Meanwhile, coal rich North America cannot do so even with government support because the idiotic culture of design innovation (aka hordes of fraudulent consultants sucking away taxpayer money) has determined that such “menial” tasks as heavy forgings are “low value” in the supply chain. And all your buddy phds in Germany from the universities can’t tie their own shoe laces. Your energy miracle is a complete FRAUD.
Bas, please do not speak like you know how nuclear power would have developed if governments hadn’t taken over the industry from its earliest days.
Nuclear power plant operators already pay massive insurance premiums.
So … frigging … what?!
The Internet was developed by research paid for by the US government, much of it in the early days by the US military. The fledgling Internet of 30 years ago and its predecessor were possible only because they connected various research institutions, most of them either government labs or research universities, which receive plenty of government grant money. Directly or indirectly, government funded the network.
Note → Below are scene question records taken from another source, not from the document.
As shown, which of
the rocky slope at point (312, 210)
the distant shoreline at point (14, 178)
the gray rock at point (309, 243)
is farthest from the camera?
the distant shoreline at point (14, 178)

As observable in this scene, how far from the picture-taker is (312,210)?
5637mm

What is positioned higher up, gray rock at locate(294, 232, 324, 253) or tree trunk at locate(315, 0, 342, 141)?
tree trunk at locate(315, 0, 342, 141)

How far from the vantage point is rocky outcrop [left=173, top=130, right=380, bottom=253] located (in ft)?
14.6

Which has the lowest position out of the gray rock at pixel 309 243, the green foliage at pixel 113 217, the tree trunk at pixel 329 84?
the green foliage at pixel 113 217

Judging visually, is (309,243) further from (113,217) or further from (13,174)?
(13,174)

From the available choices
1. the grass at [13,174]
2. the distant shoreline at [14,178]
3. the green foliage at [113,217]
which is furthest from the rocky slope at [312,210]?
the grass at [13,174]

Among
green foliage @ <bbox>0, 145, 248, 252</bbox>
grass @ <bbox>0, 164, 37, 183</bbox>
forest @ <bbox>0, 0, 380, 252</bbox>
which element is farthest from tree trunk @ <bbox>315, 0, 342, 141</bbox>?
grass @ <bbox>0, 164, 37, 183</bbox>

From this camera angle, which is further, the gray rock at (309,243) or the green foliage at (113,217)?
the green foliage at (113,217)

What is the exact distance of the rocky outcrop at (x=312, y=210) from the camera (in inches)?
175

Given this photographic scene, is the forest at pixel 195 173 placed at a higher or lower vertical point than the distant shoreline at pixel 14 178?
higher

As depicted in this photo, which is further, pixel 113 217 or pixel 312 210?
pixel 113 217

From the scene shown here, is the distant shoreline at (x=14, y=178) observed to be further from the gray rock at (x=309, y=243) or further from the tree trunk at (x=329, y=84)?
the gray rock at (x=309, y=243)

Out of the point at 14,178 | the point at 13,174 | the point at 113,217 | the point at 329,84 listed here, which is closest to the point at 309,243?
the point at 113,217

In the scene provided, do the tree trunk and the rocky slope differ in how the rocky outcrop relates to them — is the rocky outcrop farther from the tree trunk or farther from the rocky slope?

While some successful, high-profile Internet companies have been the result of a college kid playing around in his dorm room, that is the exception. Many of these companies, particularly the important ones in the early days (e.g., Google) were the result of researchers trying to commercialize the work that they were doing in academia, which was undoubtedly supported by research grants from the US government.
The very browser technology that you are using to read this was first developed and realized at the National Center for Supercomputing Applications (NCSA), which is largely funded by the US National Science Foundation. The core technology that it was based on was developed a CERN, a huge multi-national government research facility.
Bas – You don’t seem to mind using the Internet. Without this government support for massive research there would be no Internet, no World Wide Web, and no place for you to publish your stupid nonsense. Nevertheless, that doesn’t mean that Internet companies are filled with closet Marxists.
The hypocrisy and stupidity that some people choose to exhibit here is just staggering.
It’s hilarious to see RE pumpers talk about government help for nuclear power… When there is a whiff of a rumor that the PTC might stop here in the US renewable installations collapse. Wind installations are down 85% here in the US because the PTC *might* have been cancelled.
The amount of subsidies, tax breaks, accelerated depreciation, and purchase mandates being thrown at the solar and wind industry at every level of production and consumption is mind boggling. The
biggest markets for solar and wind aren’t where the best resources are but the most generous subsidies can be squeezed out of taxpayers. Germany has been about 40% of the worlds solar market for the last few years… Germany is an aaawwwwful place to put solar panels.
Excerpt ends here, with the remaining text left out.